Since chikungunya virus outbreaks are unpredictable, the researchers said efficacy trials were not feasible. Both the FDA and the European Medicines Agency gave this trial the go-ahead, using the proportion of baseline negative participants with a seroprotective chikungunya virus antibody level as the primary endpoint, defined as 50% plaque reduction in a micro plaque reduction neutralization test (μPRNT), with a μPRNT₅₀ titer of at least 150 at 28 days after vaccination.

Schneider and team enrolled adults from 43 vaccine trial sites in the U.S. Patients were excluded if they had history of chikungunya virus infection or immune-mediated or chronic arthritis or arthralgia, known or suspected immune system defects, any inactivated vaccine within 2 weeks before vaccination with VLA1553, or any live vaccine within 4 weeks before vaccination with VLA1553.

From September 2020 to April 2021, 4,128 participants were enrolled and randomized 3:1 to VLA1553 or placebo.
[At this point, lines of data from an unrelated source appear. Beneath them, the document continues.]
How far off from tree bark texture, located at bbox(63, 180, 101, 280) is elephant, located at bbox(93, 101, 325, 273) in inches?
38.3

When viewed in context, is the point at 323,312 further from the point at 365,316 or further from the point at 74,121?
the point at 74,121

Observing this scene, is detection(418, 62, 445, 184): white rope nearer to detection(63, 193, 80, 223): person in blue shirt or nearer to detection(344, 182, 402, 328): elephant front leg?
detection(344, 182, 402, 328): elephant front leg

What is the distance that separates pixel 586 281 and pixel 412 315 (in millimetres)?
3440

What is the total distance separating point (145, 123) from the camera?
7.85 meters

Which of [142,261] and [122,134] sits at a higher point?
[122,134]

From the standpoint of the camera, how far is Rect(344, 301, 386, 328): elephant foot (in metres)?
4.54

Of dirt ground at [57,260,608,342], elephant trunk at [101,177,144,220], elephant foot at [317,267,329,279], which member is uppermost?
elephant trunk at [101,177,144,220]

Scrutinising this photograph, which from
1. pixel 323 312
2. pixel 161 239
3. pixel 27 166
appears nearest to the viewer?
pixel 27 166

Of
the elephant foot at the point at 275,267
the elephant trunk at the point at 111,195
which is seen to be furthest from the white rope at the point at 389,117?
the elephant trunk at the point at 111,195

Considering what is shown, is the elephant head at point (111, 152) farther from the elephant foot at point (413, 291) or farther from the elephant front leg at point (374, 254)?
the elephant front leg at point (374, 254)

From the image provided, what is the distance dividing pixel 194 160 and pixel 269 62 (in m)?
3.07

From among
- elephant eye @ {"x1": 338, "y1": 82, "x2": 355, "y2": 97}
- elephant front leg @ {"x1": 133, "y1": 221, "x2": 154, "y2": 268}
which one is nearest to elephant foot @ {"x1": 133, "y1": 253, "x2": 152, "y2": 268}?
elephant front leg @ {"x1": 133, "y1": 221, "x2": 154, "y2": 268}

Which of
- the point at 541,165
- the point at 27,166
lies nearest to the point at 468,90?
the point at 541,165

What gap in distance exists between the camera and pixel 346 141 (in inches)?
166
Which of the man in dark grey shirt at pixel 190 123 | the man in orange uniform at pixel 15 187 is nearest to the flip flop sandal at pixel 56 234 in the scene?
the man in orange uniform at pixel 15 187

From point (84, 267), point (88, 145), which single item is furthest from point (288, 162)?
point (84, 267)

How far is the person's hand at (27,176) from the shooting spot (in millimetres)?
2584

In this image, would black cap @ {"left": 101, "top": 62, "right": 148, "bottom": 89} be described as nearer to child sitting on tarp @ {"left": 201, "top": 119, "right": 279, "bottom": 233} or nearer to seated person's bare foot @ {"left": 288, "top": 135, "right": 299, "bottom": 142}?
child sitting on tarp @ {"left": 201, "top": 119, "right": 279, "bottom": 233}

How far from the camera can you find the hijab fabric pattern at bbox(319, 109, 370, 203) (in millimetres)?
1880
The safety population included 4,115 participants (3,082 in the VLA1553 group and 1,033 in the placebo group); 54.7% were women, 80.4% were white, and 13.9% were Black. Median age was 45, and 11.3% were 65 or older.

The per-protocol population included 362 participants (266 in the VLA1553 arm and 96 in the placebo arm).

Participants had their immune responses assessed at 1 week, 28 days, 3 months, and 6 months following vaccination, and adverse events were recorded for 11 days after receiving the vaccine.

Serious adverse events were reported in 1.5% of participants who received the vaccine and 0.8% of participants in the placebo arm. Only two serious adverse events were considered related to VLA1553: one mild myalgia and one syndrome of inappropriate antidiuretic hormone secretion.

Since this study did not take place in an endemic region, where pre-existing immunity may be present, the safety profile in previously infected people is unknown, which was a limitation to the study.

“Determination of contraindications will be subject to agreement between the FDA and the sponsor during the BLA [Biologic License Application] review,” Valneva told MedPage Today, adding that a trial in Brazil will be the first in which the vaccine is being studied in an endemic population.

“The most appropriate use for VLA1553 will be determined upon review of these data and in consultation with public health authorities and national immunization technical advisory groups,” the company added.

Valneva said they expect the FDA to complete the review by August.